Emergence: Why is there no entities in Celerity?

Entity is the first of the three core principles of ECS design pattern. Nevertheless, I’ve decided that there should be no entities in Emergence ECS-like framework Celerity. I will tell you how I’ve arrived at this decision in this post.

ECS pattern

For those who are not familiar with the Entity-Component-System pattern I have decided to write a quick recap.

Historically, ECS is the evolution of the Components pattern, in which the parts of the game world, usually called game objects or actors, can receive additional features through the addition of components with custom logic. This pattern has saved quite a few projects from the drawbacks of the malicious “just write the game logic and use inheritance” pattern, used extensively in the old days. That’s the reason why Components is a core feature of both well-known engines, like Unity and Unreal Engine, and less known ones, like Urho3D.
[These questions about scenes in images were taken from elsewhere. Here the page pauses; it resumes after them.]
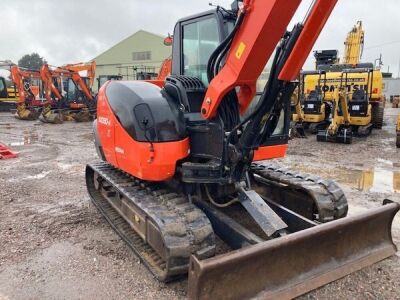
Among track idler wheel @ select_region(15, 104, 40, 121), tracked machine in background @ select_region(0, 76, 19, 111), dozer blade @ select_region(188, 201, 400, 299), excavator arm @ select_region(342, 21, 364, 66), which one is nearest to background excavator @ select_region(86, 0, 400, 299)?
dozer blade @ select_region(188, 201, 400, 299)

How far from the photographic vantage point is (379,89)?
11.8 meters

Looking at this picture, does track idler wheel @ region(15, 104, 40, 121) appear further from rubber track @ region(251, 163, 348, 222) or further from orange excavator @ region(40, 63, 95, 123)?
rubber track @ region(251, 163, 348, 222)

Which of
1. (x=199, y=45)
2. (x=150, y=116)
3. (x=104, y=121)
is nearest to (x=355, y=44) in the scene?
(x=199, y=45)

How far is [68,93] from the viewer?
1827 centimetres

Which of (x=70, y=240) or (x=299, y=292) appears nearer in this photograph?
(x=299, y=292)

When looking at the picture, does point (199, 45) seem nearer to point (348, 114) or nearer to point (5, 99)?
point (348, 114)

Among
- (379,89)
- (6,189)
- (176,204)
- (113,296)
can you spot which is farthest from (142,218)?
(379,89)

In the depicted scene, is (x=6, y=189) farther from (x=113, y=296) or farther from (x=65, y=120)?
(x=65, y=120)

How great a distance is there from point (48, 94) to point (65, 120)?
1.42m

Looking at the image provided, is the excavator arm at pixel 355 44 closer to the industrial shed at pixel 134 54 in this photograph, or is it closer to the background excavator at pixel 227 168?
the background excavator at pixel 227 168

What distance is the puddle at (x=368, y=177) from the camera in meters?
5.99

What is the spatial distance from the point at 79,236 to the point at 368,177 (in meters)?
5.02

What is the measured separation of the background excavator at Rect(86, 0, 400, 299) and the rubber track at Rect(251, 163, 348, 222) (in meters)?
0.01

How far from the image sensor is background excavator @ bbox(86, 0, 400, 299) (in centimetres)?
256
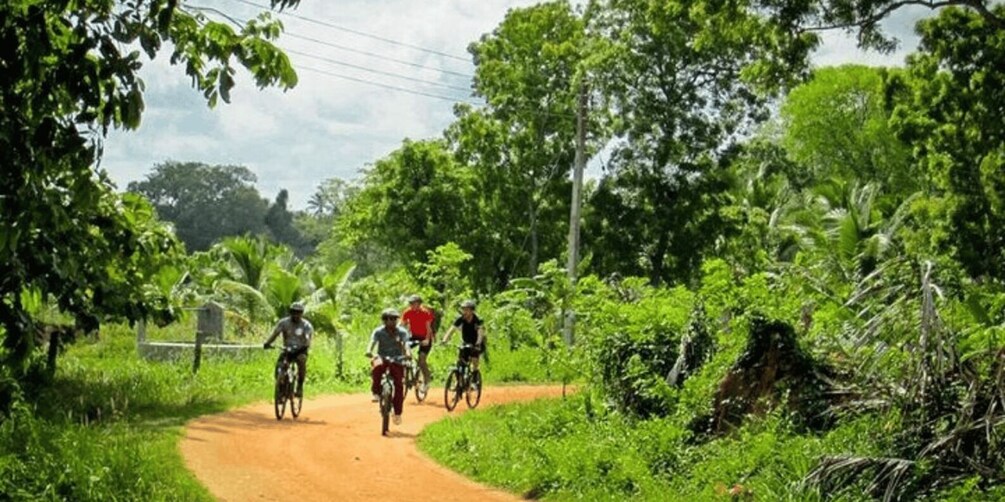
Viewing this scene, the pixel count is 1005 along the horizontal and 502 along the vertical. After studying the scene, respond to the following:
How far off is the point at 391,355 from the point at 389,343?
0.59 feet

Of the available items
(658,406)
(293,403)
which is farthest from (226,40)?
(293,403)

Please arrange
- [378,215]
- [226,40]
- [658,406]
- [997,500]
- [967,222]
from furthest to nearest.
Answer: [378,215] < [967,222] < [658,406] < [997,500] < [226,40]

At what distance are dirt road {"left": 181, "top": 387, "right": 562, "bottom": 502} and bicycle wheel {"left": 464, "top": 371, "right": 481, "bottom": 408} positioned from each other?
600 mm

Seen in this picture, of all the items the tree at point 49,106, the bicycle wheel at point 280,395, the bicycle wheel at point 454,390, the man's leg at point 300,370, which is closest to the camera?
the tree at point 49,106

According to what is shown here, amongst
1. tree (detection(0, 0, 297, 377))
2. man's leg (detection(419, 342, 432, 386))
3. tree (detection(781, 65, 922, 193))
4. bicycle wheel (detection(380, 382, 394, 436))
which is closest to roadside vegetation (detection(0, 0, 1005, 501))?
tree (detection(0, 0, 297, 377))

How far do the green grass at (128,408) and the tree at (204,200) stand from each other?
3455 inches

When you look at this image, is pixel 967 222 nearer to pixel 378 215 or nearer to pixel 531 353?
pixel 531 353

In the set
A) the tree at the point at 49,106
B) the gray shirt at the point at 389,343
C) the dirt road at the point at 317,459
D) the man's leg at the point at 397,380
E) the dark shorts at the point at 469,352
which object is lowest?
the dirt road at the point at 317,459

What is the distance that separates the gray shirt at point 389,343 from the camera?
612 inches

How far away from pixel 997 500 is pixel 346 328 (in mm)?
23721

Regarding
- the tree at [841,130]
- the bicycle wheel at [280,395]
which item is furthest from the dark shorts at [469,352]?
the tree at [841,130]

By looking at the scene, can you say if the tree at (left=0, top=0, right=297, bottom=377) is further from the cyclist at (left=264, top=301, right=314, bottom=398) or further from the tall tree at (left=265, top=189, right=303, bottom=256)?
the tall tree at (left=265, top=189, right=303, bottom=256)

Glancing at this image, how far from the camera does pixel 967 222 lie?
22.0 meters

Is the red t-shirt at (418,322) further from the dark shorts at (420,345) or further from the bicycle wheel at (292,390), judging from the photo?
the bicycle wheel at (292,390)
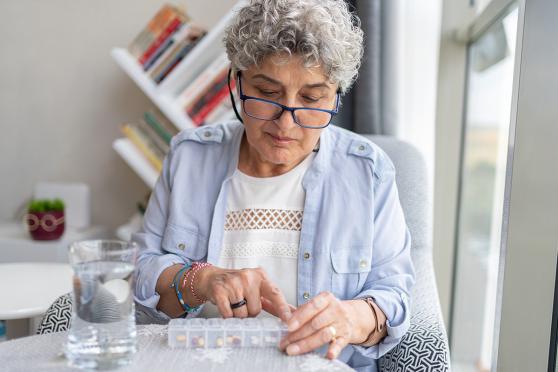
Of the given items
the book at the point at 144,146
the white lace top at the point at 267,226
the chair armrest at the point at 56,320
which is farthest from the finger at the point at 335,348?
the book at the point at 144,146

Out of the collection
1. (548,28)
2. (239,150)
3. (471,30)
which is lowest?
(239,150)

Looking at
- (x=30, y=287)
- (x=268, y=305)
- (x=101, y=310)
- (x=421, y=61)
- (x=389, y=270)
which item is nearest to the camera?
(x=101, y=310)

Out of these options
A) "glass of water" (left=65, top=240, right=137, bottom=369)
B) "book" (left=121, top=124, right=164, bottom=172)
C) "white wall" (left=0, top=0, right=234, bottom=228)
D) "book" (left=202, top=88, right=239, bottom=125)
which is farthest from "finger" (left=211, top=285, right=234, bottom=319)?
"white wall" (left=0, top=0, right=234, bottom=228)

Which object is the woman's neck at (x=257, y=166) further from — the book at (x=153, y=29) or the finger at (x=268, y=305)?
the book at (x=153, y=29)

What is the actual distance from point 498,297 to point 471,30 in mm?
1267

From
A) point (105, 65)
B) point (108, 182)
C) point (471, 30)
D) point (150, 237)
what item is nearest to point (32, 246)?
point (108, 182)

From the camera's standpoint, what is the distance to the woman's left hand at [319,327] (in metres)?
1.02

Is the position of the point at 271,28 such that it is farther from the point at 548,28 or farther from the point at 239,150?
the point at 548,28

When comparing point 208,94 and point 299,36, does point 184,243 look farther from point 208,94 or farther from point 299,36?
point 208,94

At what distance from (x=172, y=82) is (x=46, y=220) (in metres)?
0.75

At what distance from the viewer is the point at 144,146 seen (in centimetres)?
258

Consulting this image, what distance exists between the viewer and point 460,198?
257 centimetres

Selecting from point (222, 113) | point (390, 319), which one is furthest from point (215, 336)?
point (222, 113)

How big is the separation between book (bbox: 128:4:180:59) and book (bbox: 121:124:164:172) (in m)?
0.29
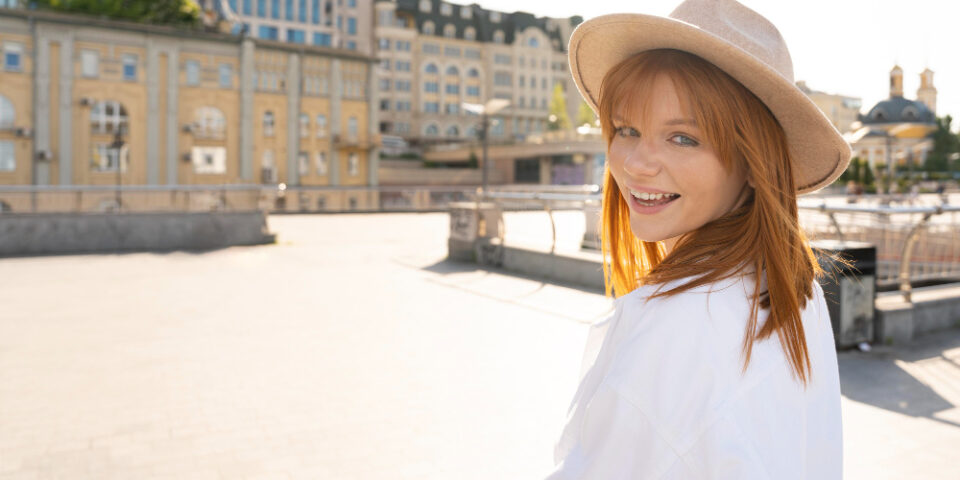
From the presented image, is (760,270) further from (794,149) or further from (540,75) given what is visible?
(540,75)

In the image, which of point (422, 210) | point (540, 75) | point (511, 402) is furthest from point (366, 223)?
point (540, 75)

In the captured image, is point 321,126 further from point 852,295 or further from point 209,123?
point 852,295

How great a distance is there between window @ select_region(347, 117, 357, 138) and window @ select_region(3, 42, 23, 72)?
62.1 ft

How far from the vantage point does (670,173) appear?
1.32 m

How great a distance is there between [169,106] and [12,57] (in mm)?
7847

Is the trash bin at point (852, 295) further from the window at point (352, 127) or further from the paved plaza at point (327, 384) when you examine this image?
the window at point (352, 127)

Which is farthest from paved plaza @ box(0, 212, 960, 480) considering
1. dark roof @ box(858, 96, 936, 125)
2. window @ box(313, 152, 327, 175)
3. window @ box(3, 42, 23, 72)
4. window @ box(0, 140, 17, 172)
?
window @ box(313, 152, 327, 175)

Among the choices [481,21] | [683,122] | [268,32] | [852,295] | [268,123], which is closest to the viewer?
[683,122]

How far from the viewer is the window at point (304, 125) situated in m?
45.4

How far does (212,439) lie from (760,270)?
12.0 feet

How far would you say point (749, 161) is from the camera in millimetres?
1272

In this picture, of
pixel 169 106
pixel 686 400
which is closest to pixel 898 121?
pixel 686 400

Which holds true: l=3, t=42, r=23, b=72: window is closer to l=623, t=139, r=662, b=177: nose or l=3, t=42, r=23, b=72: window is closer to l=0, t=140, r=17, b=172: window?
l=0, t=140, r=17, b=172: window

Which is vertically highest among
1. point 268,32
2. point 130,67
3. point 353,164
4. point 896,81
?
point 268,32
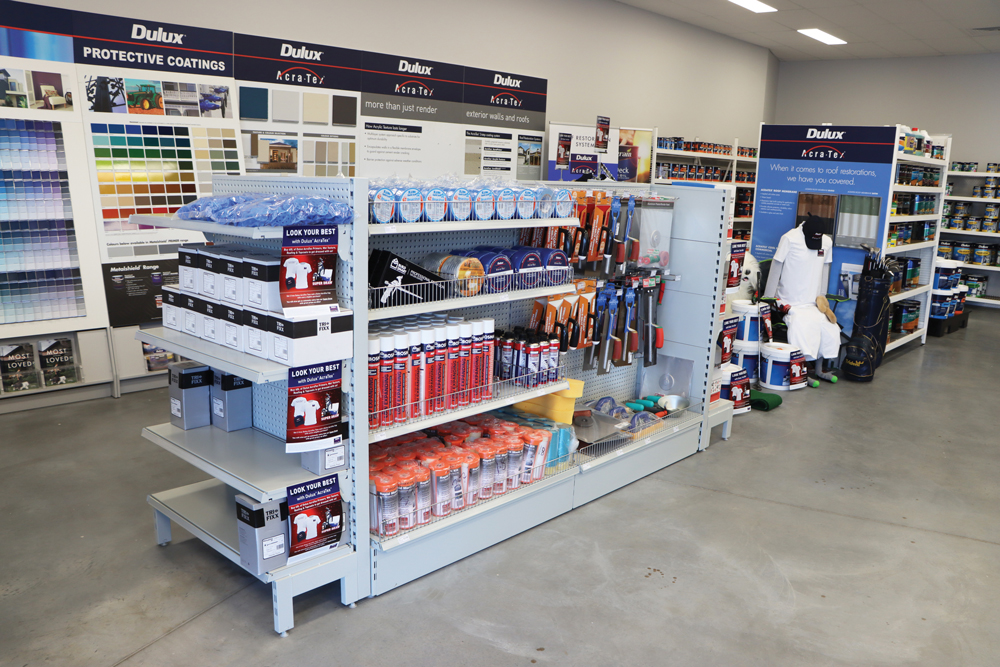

But Components pattern didn’t solve all the pitfalls of its predecessor, and one of the most malicious problems was the update order. When every object and every component chaotically subscribes to update the routine, it is not only difficult to know whether it uses the current frame or the previous frame state of the other objects, but also nearly impossible to track what happens during the game loop. This kind of chaos is a problem by itself, but it leads to another problem too: how to make the gameplay logic parallel when everything is so chaotic and uncontrollable?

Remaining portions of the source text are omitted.